Given data ▸
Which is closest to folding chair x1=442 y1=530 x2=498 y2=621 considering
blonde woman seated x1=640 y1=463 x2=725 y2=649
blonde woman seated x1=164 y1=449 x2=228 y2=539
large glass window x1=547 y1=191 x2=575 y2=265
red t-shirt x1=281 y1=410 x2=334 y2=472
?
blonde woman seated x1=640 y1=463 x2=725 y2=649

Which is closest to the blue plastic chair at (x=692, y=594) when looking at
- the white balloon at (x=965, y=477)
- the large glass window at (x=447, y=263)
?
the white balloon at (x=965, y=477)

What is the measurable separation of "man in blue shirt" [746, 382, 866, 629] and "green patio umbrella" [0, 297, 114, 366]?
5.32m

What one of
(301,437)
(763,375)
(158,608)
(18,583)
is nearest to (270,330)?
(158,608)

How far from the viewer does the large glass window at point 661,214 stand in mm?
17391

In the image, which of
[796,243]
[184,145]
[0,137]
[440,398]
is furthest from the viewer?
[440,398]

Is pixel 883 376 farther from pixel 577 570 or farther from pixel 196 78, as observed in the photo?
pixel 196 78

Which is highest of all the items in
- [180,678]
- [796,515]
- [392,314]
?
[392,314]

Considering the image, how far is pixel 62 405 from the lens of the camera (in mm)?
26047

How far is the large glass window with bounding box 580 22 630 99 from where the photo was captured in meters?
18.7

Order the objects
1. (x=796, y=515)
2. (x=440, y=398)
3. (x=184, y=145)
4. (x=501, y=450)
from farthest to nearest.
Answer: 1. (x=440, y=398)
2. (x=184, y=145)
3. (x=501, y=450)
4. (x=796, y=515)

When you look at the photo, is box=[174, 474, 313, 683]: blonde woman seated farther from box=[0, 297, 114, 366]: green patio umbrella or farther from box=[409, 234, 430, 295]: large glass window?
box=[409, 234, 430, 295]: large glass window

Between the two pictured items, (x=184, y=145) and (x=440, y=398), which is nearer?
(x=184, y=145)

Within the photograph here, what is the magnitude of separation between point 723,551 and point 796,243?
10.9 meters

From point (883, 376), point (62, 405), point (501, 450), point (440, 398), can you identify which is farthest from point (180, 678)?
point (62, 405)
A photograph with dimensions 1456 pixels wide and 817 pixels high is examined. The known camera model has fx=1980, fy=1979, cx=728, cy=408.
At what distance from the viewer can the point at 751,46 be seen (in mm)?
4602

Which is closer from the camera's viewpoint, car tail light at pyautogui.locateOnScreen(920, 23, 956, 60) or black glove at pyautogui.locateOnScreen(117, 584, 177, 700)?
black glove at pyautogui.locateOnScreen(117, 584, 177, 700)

Exercise brief ▸ Please rewrite the rows above, replacing every "green patio umbrella" with "striped beach umbrella" and leaving everything else unchanged.

Task answer ▸
Which is closest to folding chair x1=442 y1=530 x2=498 y2=621 considering
blonde woman seated x1=640 y1=463 x2=725 y2=649
blonde woman seated x1=164 y1=449 x2=228 y2=539
large glass window x1=547 y1=191 x2=575 y2=265
red t-shirt x1=281 y1=410 x2=334 y2=472
?
blonde woman seated x1=640 y1=463 x2=725 y2=649

Which is closest to the blue plastic chair at (x=692, y=594) when looking at
- the white balloon at (x=965, y=477)
- the large glass window at (x=447, y=263)
?
the white balloon at (x=965, y=477)

What is the measurable separation of "man in blue shirt" [746, 382, 866, 629] and "striped beach umbrella" [0, 297, 114, 366]?
5.32m

What one of
(301,437)
(763,375)
(158,608)
(18,583)
is nearest to (270,330)?
(158,608)

How far from the viewer does the large glass window at point 661,214 stand in mm?
17391

In the image, which of
[796,243]
[184,145]
[0,137]
[440,398]
is furthest from the viewer?
[440,398]

Is pixel 883 376 farther from pixel 577 570 or farther from pixel 196 78, as observed in the photo?
pixel 196 78

Which is highest of all the items in
- [180,678]
- [796,515]
- [392,314]
?
[392,314]

Considering the image, how far is pixel 62 405 from the lens of the camera (in mm)?
26047

How far is the large glass window with bounding box 580 22 630 99 from where the photo was captured in meters?
18.7

Order the objects
1. (x=796, y=515)
2. (x=440, y=398)
3. (x=184, y=145)
4. (x=501, y=450)
from farthest to nearest.
Answer: 1. (x=440, y=398)
2. (x=184, y=145)
3. (x=501, y=450)
4. (x=796, y=515)

When you look at the photo, is box=[174, 474, 313, 683]: blonde woman seated farther from box=[0, 297, 114, 366]: striped beach umbrella or farther from box=[409, 234, 430, 295]: large glass window?
box=[409, 234, 430, 295]: large glass window

Between the two pictured items, (x=184, y=145) and (x=440, y=398), which is nearer?
(x=184, y=145)

Within the photograph here, what is the magnitude of separation between point 723,551 and point 796,243?
10.9 meters

From point (883, 376), point (62, 405), point (501, 450), point (440, 398), can you identify which is farthest from point (180, 678)?
point (62, 405)
A photograph with dimensions 1456 pixels wide and 817 pixels high is examined. The known camera model has fx=1980, fy=1979, cx=728, cy=408.
At what distance from the viewer can the point at 751,46 be seen (in mm)?
4602

Which is closer from the camera's viewpoint, car tail light at pyautogui.locateOnScreen(920, 23, 956, 60) or black glove at pyautogui.locateOnScreen(117, 584, 177, 700)?
black glove at pyautogui.locateOnScreen(117, 584, 177, 700)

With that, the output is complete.